▶ What is asked:
Could you copy out the passage below about a spring walk past the reed pond, word for word and in full?

▶ Excerpt to read:
__________________________________________________
Here and there I passed men walking, women walking.
And dogs tugging. Herding, leading, sniffing. Relishing mud and water, the dirty, smelly patches their humans would rather avoid.
Below the path the reed pond was stagnant, the water scummy surfaced. Like dull raw silk, the colour of chip-shop mushy peas.
The reed maces still stood guard, but their bold brown drums were turning now to fairies – or tinder for survivalist fires.
I reached the end of the path and had to retrace my footsteps.
Ducks quacking – in pairs, because it was spring.
Geese honking. Seagulls squawking and wheeling, somewhere, way up where.
While nearer the ground, red-breasted robins hopped from tree to tree.
Silver-grey, fuzzy-tailed squirrels, fur spiced with a touch of rusty orange, scurried for height at the heavy approach of a human step.
And the sky-scraping poplar, its delicate, almost-white branchery dazzling in the sun, screamed, ‘look at me, I’m different’.
Bright as an omen, in a world that was mostly green.
A verdant, promising, budding, germinating, growing world.
And all this to the accompaniment of piccolos – birds, being birds, in springtime.
One last touch of nature awaited in the car park.
I ran my fingers over moss on the fence. Felt its springiness. And spring-ness.
Up close, it looked like tiny ferns – for elves or pixies or will-o-the-wisps
Back in the car I ate a tuna sandwich.
__________________________________________________
▶ Dataset records:

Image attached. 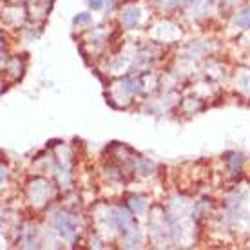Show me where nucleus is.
Returning <instances> with one entry per match:
<instances>
[{
	"label": "nucleus",
	"mask_w": 250,
	"mask_h": 250,
	"mask_svg": "<svg viewBox=\"0 0 250 250\" xmlns=\"http://www.w3.org/2000/svg\"><path fill=\"white\" fill-rule=\"evenodd\" d=\"M87 4L93 7V9H100V7L104 6V0H87Z\"/></svg>",
	"instance_id": "nucleus-3"
},
{
	"label": "nucleus",
	"mask_w": 250,
	"mask_h": 250,
	"mask_svg": "<svg viewBox=\"0 0 250 250\" xmlns=\"http://www.w3.org/2000/svg\"><path fill=\"white\" fill-rule=\"evenodd\" d=\"M58 227H60V229H62V232H65V234H73V229H75V227H73V223H71V219L67 218V216H65V214H60V216H58Z\"/></svg>",
	"instance_id": "nucleus-1"
},
{
	"label": "nucleus",
	"mask_w": 250,
	"mask_h": 250,
	"mask_svg": "<svg viewBox=\"0 0 250 250\" xmlns=\"http://www.w3.org/2000/svg\"><path fill=\"white\" fill-rule=\"evenodd\" d=\"M236 24L241 25V27H249L250 25V7H247L243 13H239L236 17Z\"/></svg>",
	"instance_id": "nucleus-2"
}]
</instances>
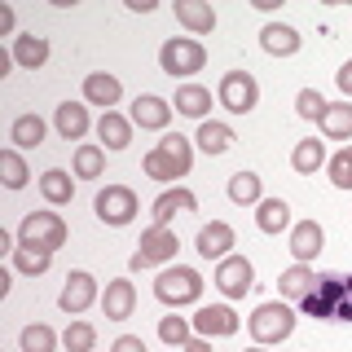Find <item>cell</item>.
Here are the masks:
<instances>
[{
    "instance_id": "1",
    "label": "cell",
    "mask_w": 352,
    "mask_h": 352,
    "mask_svg": "<svg viewBox=\"0 0 352 352\" xmlns=\"http://www.w3.org/2000/svg\"><path fill=\"white\" fill-rule=\"evenodd\" d=\"M247 330H251V339H256L260 348L282 344V339L295 335V308L286 300H269V304H260L256 313L247 317Z\"/></svg>"
},
{
    "instance_id": "2",
    "label": "cell",
    "mask_w": 352,
    "mask_h": 352,
    "mask_svg": "<svg viewBox=\"0 0 352 352\" xmlns=\"http://www.w3.org/2000/svg\"><path fill=\"white\" fill-rule=\"evenodd\" d=\"M154 295L168 308H190V304L203 300V278H198V269H190V264H172V269H163L154 278Z\"/></svg>"
},
{
    "instance_id": "3",
    "label": "cell",
    "mask_w": 352,
    "mask_h": 352,
    "mask_svg": "<svg viewBox=\"0 0 352 352\" xmlns=\"http://www.w3.org/2000/svg\"><path fill=\"white\" fill-rule=\"evenodd\" d=\"M203 66H207L203 40H194V36H172V40H163V49H159V71H163V75H172V80H190V75H198Z\"/></svg>"
},
{
    "instance_id": "4",
    "label": "cell",
    "mask_w": 352,
    "mask_h": 352,
    "mask_svg": "<svg viewBox=\"0 0 352 352\" xmlns=\"http://www.w3.org/2000/svg\"><path fill=\"white\" fill-rule=\"evenodd\" d=\"M18 247H40V251L66 247V220L58 212H27L18 225Z\"/></svg>"
},
{
    "instance_id": "5",
    "label": "cell",
    "mask_w": 352,
    "mask_h": 352,
    "mask_svg": "<svg viewBox=\"0 0 352 352\" xmlns=\"http://www.w3.org/2000/svg\"><path fill=\"white\" fill-rule=\"evenodd\" d=\"M176 251H181V238L172 234V229H163V225H150L146 234H141L137 242V251H132V273H141V269H154V264H172L176 260Z\"/></svg>"
},
{
    "instance_id": "6",
    "label": "cell",
    "mask_w": 352,
    "mask_h": 352,
    "mask_svg": "<svg viewBox=\"0 0 352 352\" xmlns=\"http://www.w3.org/2000/svg\"><path fill=\"white\" fill-rule=\"evenodd\" d=\"M216 102L229 110V115H251L260 106V84L251 71H225L216 88Z\"/></svg>"
},
{
    "instance_id": "7",
    "label": "cell",
    "mask_w": 352,
    "mask_h": 352,
    "mask_svg": "<svg viewBox=\"0 0 352 352\" xmlns=\"http://www.w3.org/2000/svg\"><path fill=\"white\" fill-rule=\"evenodd\" d=\"M93 212H97V220H102V225L124 229V225H132V220H137V212H141L137 190H128V185H106V190L93 198Z\"/></svg>"
},
{
    "instance_id": "8",
    "label": "cell",
    "mask_w": 352,
    "mask_h": 352,
    "mask_svg": "<svg viewBox=\"0 0 352 352\" xmlns=\"http://www.w3.org/2000/svg\"><path fill=\"white\" fill-rule=\"evenodd\" d=\"M216 291L225 295V300H242V295L256 286V264H251L247 256H225L216 264Z\"/></svg>"
},
{
    "instance_id": "9",
    "label": "cell",
    "mask_w": 352,
    "mask_h": 352,
    "mask_svg": "<svg viewBox=\"0 0 352 352\" xmlns=\"http://www.w3.org/2000/svg\"><path fill=\"white\" fill-rule=\"evenodd\" d=\"M97 300H102V291H97V278H93V273H88V269L66 273V286H62V295H58V304H62L66 317H80L84 308H93Z\"/></svg>"
},
{
    "instance_id": "10",
    "label": "cell",
    "mask_w": 352,
    "mask_h": 352,
    "mask_svg": "<svg viewBox=\"0 0 352 352\" xmlns=\"http://www.w3.org/2000/svg\"><path fill=\"white\" fill-rule=\"evenodd\" d=\"M190 322H194V335H203V339H220V335H238L242 317H238L229 304H203V308H198V313L190 317Z\"/></svg>"
},
{
    "instance_id": "11",
    "label": "cell",
    "mask_w": 352,
    "mask_h": 352,
    "mask_svg": "<svg viewBox=\"0 0 352 352\" xmlns=\"http://www.w3.org/2000/svg\"><path fill=\"white\" fill-rule=\"evenodd\" d=\"M339 291H344V278H335V273H322L313 286V295L300 304L308 317H322V322H339Z\"/></svg>"
},
{
    "instance_id": "12",
    "label": "cell",
    "mask_w": 352,
    "mask_h": 352,
    "mask_svg": "<svg viewBox=\"0 0 352 352\" xmlns=\"http://www.w3.org/2000/svg\"><path fill=\"white\" fill-rule=\"evenodd\" d=\"M190 212H198V198H194V190H185V185H168L150 207L154 225H163V229H168L176 216H190Z\"/></svg>"
},
{
    "instance_id": "13",
    "label": "cell",
    "mask_w": 352,
    "mask_h": 352,
    "mask_svg": "<svg viewBox=\"0 0 352 352\" xmlns=\"http://www.w3.org/2000/svg\"><path fill=\"white\" fill-rule=\"evenodd\" d=\"M317 278H322V273H317L313 264H291V269H282V273H278V300H286V304H304L308 295H313Z\"/></svg>"
},
{
    "instance_id": "14",
    "label": "cell",
    "mask_w": 352,
    "mask_h": 352,
    "mask_svg": "<svg viewBox=\"0 0 352 352\" xmlns=\"http://www.w3.org/2000/svg\"><path fill=\"white\" fill-rule=\"evenodd\" d=\"M132 128H146V132H163L172 124V102L168 97H154V93H141L132 102Z\"/></svg>"
},
{
    "instance_id": "15",
    "label": "cell",
    "mask_w": 352,
    "mask_h": 352,
    "mask_svg": "<svg viewBox=\"0 0 352 352\" xmlns=\"http://www.w3.org/2000/svg\"><path fill=\"white\" fill-rule=\"evenodd\" d=\"M326 247V229L317 225V220H295L291 225V256L295 264H313L317 256H322Z\"/></svg>"
},
{
    "instance_id": "16",
    "label": "cell",
    "mask_w": 352,
    "mask_h": 352,
    "mask_svg": "<svg viewBox=\"0 0 352 352\" xmlns=\"http://www.w3.org/2000/svg\"><path fill=\"white\" fill-rule=\"evenodd\" d=\"M84 102L102 106V115H106V110H115L119 102H124V84H119L110 71H88L84 75Z\"/></svg>"
},
{
    "instance_id": "17",
    "label": "cell",
    "mask_w": 352,
    "mask_h": 352,
    "mask_svg": "<svg viewBox=\"0 0 352 352\" xmlns=\"http://www.w3.org/2000/svg\"><path fill=\"white\" fill-rule=\"evenodd\" d=\"M132 308H137V286H132L128 278H110L106 291H102V313H106V322H128Z\"/></svg>"
},
{
    "instance_id": "18",
    "label": "cell",
    "mask_w": 352,
    "mask_h": 352,
    "mask_svg": "<svg viewBox=\"0 0 352 352\" xmlns=\"http://www.w3.org/2000/svg\"><path fill=\"white\" fill-rule=\"evenodd\" d=\"M234 225H225V220H212V225H203L198 229V238H194V251L203 260H225V256H234Z\"/></svg>"
},
{
    "instance_id": "19",
    "label": "cell",
    "mask_w": 352,
    "mask_h": 352,
    "mask_svg": "<svg viewBox=\"0 0 352 352\" xmlns=\"http://www.w3.org/2000/svg\"><path fill=\"white\" fill-rule=\"evenodd\" d=\"M300 31L291 27V22H264L260 27V49L269 53V58H295L300 53Z\"/></svg>"
},
{
    "instance_id": "20",
    "label": "cell",
    "mask_w": 352,
    "mask_h": 352,
    "mask_svg": "<svg viewBox=\"0 0 352 352\" xmlns=\"http://www.w3.org/2000/svg\"><path fill=\"white\" fill-rule=\"evenodd\" d=\"M172 14H176V22H181L190 36H212L216 31V9L207 5V0H176Z\"/></svg>"
},
{
    "instance_id": "21",
    "label": "cell",
    "mask_w": 352,
    "mask_h": 352,
    "mask_svg": "<svg viewBox=\"0 0 352 352\" xmlns=\"http://www.w3.org/2000/svg\"><path fill=\"white\" fill-rule=\"evenodd\" d=\"M53 128H58L66 141H80V146H84L88 128H93V119H88V106H84V102H62L58 110H53Z\"/></svg>"
},
{
    "instance_id": "22",
    "label": "cell",
    "mask_w": 352,
    "mask_h": 352,
    "mask_svg": "<svg viewBox=\"0 0 352 352\" xmlns=\"http://www.w3.org/2000/svg\"><path fill=\"white\" fill-rule=\"evenodd\" d=\"M9 53H14V66H22V71H40V66L49 62V40L36 36V31H22V36L9 44Z\"/></svg>"
},
{
    "instance_id": "23",
    "label": "cell",
    "mask_w": 352,
    "mask_h": 352,
    "mask_svg": "<svg viewBox=\"0 0 352 352\" xmlns=\"http://www.w3.org/2000/svg\"><path fill=\"white\" fill-rule=\"evenodd\" d=\"M172 110L185 119H198V124H207V110H212V93H207L203 84H181L172 97Z\"/></svg>"
},
{
    "instance_id": "24",
    "label": "cell",
    "mask_w": 352,
    "mask_h": 352,
    "mask_svg": "<svg viewBox=\"0 0 352 352\" xmlns=\"http://www.w3.org/2000/svg\"><path fill=\"white\" fill-rule=\"evenodd\" d=\"M330 163V154H326V141H317V137H304V141H295V150H291V168L300 172V176H317Z\"/></svg>"
},
{
    "instance_id": "25",
    "label": "cell",
    "mask_w": 352,
    "mask_h": 352,
    "mask_svg": "<svg viewBox=\"0 0 352 352\" xmlns=\"http://www.w3.org/2000/svg\"><path fill=\"white\" fill-rule=\"evenodd\" d=\"M40 194H44V203H49V207H66L75 198V172H66V168L40 172Z\"/></svg>"
},
{
    "instance_id": "26",
    "label": "cell",
    "mask_w": 352,
    "mask_h": 352,
    "mask_svg": "<svg viewBox=\"0 0 352 352\" xmlns=\"http://www.w3.org/2000/svg\"><path fill=\"white\" fill-rule=\"evenodd\" d=\"M97 137H102L106 150H128L132 146V119L119 115V110H106V115L97 119Z\"/></svg>"
},
{
    "instance_id": "27",
    "label": "cell",
    "mask_w": 352,
    "mask_h": 352,
    "mask_svg": "<svg viewBox=\"0 0 352 352\" xmlns=\"http://www.w3.org/2000/svg\"><path fill=\"white\" fill-rule=\"evenodd\" d=\"M291 203L286 198H264V203L256 207V229L260 234H282V229H291Z\"/></svg>"
},
{
    "instance_id": "28",
    "label": "cell",
    "mask_w": 352,
    "mask_h": 352,
    "mask_svg": "<svg viewBox=\"0 0 352 352\" xmlns=\"http://www.w3.org/2000/svg\"><path fill=\"white\" fill-rule=\"evenodd\" d=\"M322 137L326 141H352V102H335V106H326V115H322Z\"/></svg>"
},
{
    "instance_id": "29",
    "label": "cell",
    "mask_w": 352,
    "mask_h": 352,
    "mask_svg": "<svg viewBox=\"0 0 352 352\" xmlns=\"http://www.w3.org/2000/svg\"><path fill=\"white\" fill-rule=\"evenodd\" d=\"M71 172L80 176V181H97V176H106V146H93V141H84V146H75Z\"/></svg>"
},
{
    "instance_id": "30",
    "label": "cell",
    "mask_w": 352,
    "mask_h": 352,
    "mask_svg": "<svg viewBox=\"0 0 352 352\" xmlns=\"http://www.w3.org/2000/svg\"><path fill=\"white\" fill-rule=\"evenodd\" d=\"M229 203L260 207L264 203V181H260L256 172H234V176H229Z\"/></svg>"
},
{
    "instance_id": "31",
    "label": "cell",
    "mask_w": 352,
    "mask_h": 352,
    "mask_svg": "<svg viewBox=\"0 0 352 352\" xmlns=\"http://www.w3.org/2000/svg\"><path fill=\"white\" fill-rule=\"evenodd\" d=\"M44 119L40 115H18L14 124H9V141H14L18 150H36V146H44Z\"/></svg>"
},
{
    "instance_id": "32",
    "label": "cell",
    "mask_w": 352,
    "mask_h": 352,
    "mask_svg": "<svg viewBox=\"0 0 352 352\" xmlns=\"http://www.w3.org/2000/svg\"><path fill=\"white\" fill-rule=\"evenodd\" d=\"M198 150L203 154H225L229 146H234V128L220 124V119H207V124H198Z\"/></svg>"
},
{
    "instance_id": "33",
    "label": "cell",
    "mask_w": 352,
    "mask_h": 352,
    "mask_svg": "<svg viewBox=\"0 0 352 352\" xmlns=\"http://www.w3.org/2000/svg\"><path fill=\"white\" fill-rule=\"evenodd\" d=\"M159 150L172 159V168L181 172V176H190V168H194V146H190V137H181V132H163Z\"/></svg>"
},
{
    "instance_id": "34",
    "label": "cell",
    "mask_w": 352,
    "mask_h": 352,
    "mask_svg": "<svg viewBox=\"0 0 352 352\" xmlns=\"http://www.w3.org/2000/svg\"><path fill=\"white\" fill-rule=\"evenodd\" d=\"M0 181H5V190H22V185L31 181L27 159L18 154V146H5V150H0Z\"/></svg>"
},
{
    "instance_id": "35",
    "label": "cell",
    "mask_w": 352,
    "mask_h": 352,
    "mask_svg": "<svg viewBox=\"0 0 352 352\" xmlns=\"http://www.w3.org/2000/svg\"><path fill=\"white\" fill-rule=\"evenodd\" d=\"M49 264H53V251H40V247H14V273L40 278V273H49Z\"/></svg>"
},
{
    "instance_id": "36",
    "label": "cell",
    "mask_w": 352,
    "mask_h": 352,
    "mask_svg": "<svg viewBox=\"0 0 352 352\" xmlns=\"http://www.w3.org/2000/svg\"><path fill=\"white\" fill-rule=\"evenodd\" d=\"M18 344H22V352H53L62 344V335L53 326H44V322H36V326H27L18 335Z\"/></svg>"
},
{
    "instance_id": "37",
    "label": "cell",
    "mask_w": 352,
    "mask_h": 352,
    "mask_svg": "<svg viewBox=\"0 0 352 352\" xmlns=\"http://www.w3.org/2000/svg\"><path fill=\"white\" fill-rule=\"evenodd\" d=\"M159 339L168 348H185L194 339V322H190V317H176V313L163 317V322H159Z\"/></svg>"
},
{
    "instance_id": "38",
    "label": "cell",
    "mask_w": 352,
    "mask_h": 352,
    "mask_svg": "<svg viewBox=\"0 0 352 352\" xmlns=\"http://www.w3.org/2000/svg\"><path fill=\"white\" fill-rule=\"evenodd\" d=\"M141 172H146L150 181H159V185H172V181H181V172L172 168V159H168V154H163L159 146H154V150L146 154V159H141Z\"/></svg>"
},
{
    "instance_id": "39",
    "label": "cell",
    "mask_w": 352,
    "mask_h": 352,
    "mask_svg": "<svg viewBox=\"0 0 352 352\" xmlns=\"http://www.w3.org/2000/svg\"><path fill=\"white\" fill-rule=\"evenodd\" d=\"M326 172H330V185H335V190H352V141L330 154Z\"/></svg>"
},
{
    "instance_id": "40",
    "label": "cell",
    "mask_w": 352,
    "mask_h": 352,
    "mask_svg": "<svg viewBox=\"0 0 352 352\" xmlns=\"http://www.w3.org/2000/svg\"><path fill=\"white\" fill-rule=\"evenodd\" d=\"M62 348H66V352H93V348H97L93 322H71V326L62 330Z\"/></svg>"
},
{
    "instance_id": "41",
    "label": "cell",
    "mask_w": 352,
    "mask_h": 352,
    "mask_svg": "<svg viewBox=\"0 0 352 352\" xmlns=\"http://www.w3.org/2000/svg\"><path fill=\"white\" fill-rule=\"evenodd\" d=\"M326 97L317 93V88H300V93H295V115L300 119H308V124H322V115H326Z\"/></svg>"
},
{
    "instance_id": "42",
    "label": "cell",
    "mask_w": 352,
    "mask_h": 352,
    "mask_svg": "<svg viewBox=\"0 0 352 352\" xmlns=\"http://www.w3.org/2000/svg\"><path fill=\"white\" fill-rule=\"evenodd\" d=\"M110 352H146V339L141 335H119L115 344H110Z\"/></svg>"
},
{
    "instance_id": "43",
    "label": "cell",
    "mask_w": 352,
    "mask_h": 352,
    "mask_svg": "<svg viewBox=\"0 0 352 352\" xmlns=\"http://www.w3.org/2000/svg\"><path fill=\"white\" fill-rule=\"evenodd\" d=\"M335 84H339V93H344V102H352V58L335 71Z\"/></svg>"
},
{
    "instance_id": "44",
    "label": "cell",
    "mask_w": 352,
    "mask_h": 352,
    "mask_svg": "<svg viewBox=\"0 0 352 352\" xmlns=\"http://www.w3.org/2000/svg\"><path fill=\"white\" fill-rule=\"evenodd\" d=\"M0 36H14V40L22 36V31H18V14H14V9H9V5L0 9Z\"/></svg>"
},
{
    "instance_id": "45",
    "label": "cell",
    "mask_w": 352,
    "mask_h": 352,
    "mask_svg": "<svg viewBox=\"0 0 352 352\" xmlns=\"http://www.w3.org/2000/svg\"><path fill=\"white\" fill-rule=\"evenodd\" d=\"M339 322H352V278H344V291H339Z\"/></svg>"
},
{
    "instance_id": "46",
    "label": "cell",
    "mask_w": 352,
    "mask_h": 352,
    "mask_svg": "<svg viewBox=\"0 0 352 352\" xmlns=\"http://www.w3.org/2000/svg\"><path fill=\"white\" fill-rule=\"evenodd\" d=\"M181 352H216V348H212V339H203V335H194V339H190V344H185Z\"/></svg>"
},
{
    "instance_id": "47",
    "label": "cell",
    "mask_w": 352,
    "mask_h": 352,
    "mask_svg": "<svg viewBox=\"0 0 352 352\" xmlns=\"http://www.w3.org/2000/svg\"><path fill=\"white\" fill-rule=\"evenodd\" d=\"M128 9H132V14H150L154 0H128Z\"/></svg>"
},
{
    "instance_id": "48",
    "label": "cell",
    "mask_w": 352,
    "mask_h": 352,
    "mask_svg": "<svg viewBox=\"0 0 352 352\" xmlns=\"http://www.w3.org/2000/svg\"><path fill=\"white\" fill-rule=\"evenodd\" d=\"M247 352H269V348H260V344H251V348H247Z\"/></svg>"
}]
</instances>
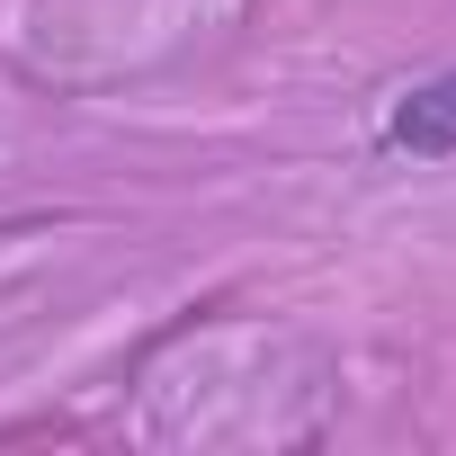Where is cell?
<instances>
[{"label": "cell", "mask_w": 456, "mask_h": 456, "mask_svg": "<svg viewBox=\"0 0 456 456\" xmlns=\"http://www.w3.org/2000/svg\"><path fill=\"white\" fill-rule=\"evenodd\" d=\"M385 143L411 152V161H456V63L411 81L394 108H385Z\"/></svg>", "instance_id": "obj_1"}]
</instances>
__________________________________________________
▶ Result for this task:
Here and there I passed men walking, women walking.
And dogs tugging. Herding, leading, sniffing. Relishing mud and water, the dirty, smelly patches their humans would rather avoid.
Below the path the reed pond was stagnant, the water scummy surfaced. Like dull raw silk, the colour of chip-shop mushy peas.
The reed maces still stood guard, but their bold brown drums were turning now to fairies – or tinder for survivalist fires.
I reached the end of the path and had to retrace my footsteps.
Ducks quacking – in pairs, because it was spring.
Geese honking. Seagulls squawking and wheeling, somewhere, way up where.
While nearer the ground, red-breasted robins hopped from tree to tree.
Silver-grey, fuzzy-tailed squirrels, fur spiced with a touch of rusty orange, scurried for height at the heavy approach of a human step.
And the sky-scraping poplar, its delicate, almost-white branchery dazzling in the sun, screamed, ‘look at me, I’m different’.
Bright as an omen, in a world that was mostly green.
A verdant, promising, budding, germinating, growing world.
And all this to the accompaniment of piccolos – birds, being birds, in springtime.
One last touch of nature awaited in the car park.
I ran my fingers over moss on the fence. Felt its springiness. And spring-ness.
Up close, it looked like tiny ferns – for elves or pixies or will-o-the-wisps
Back in the car I ate a tuna sandwich.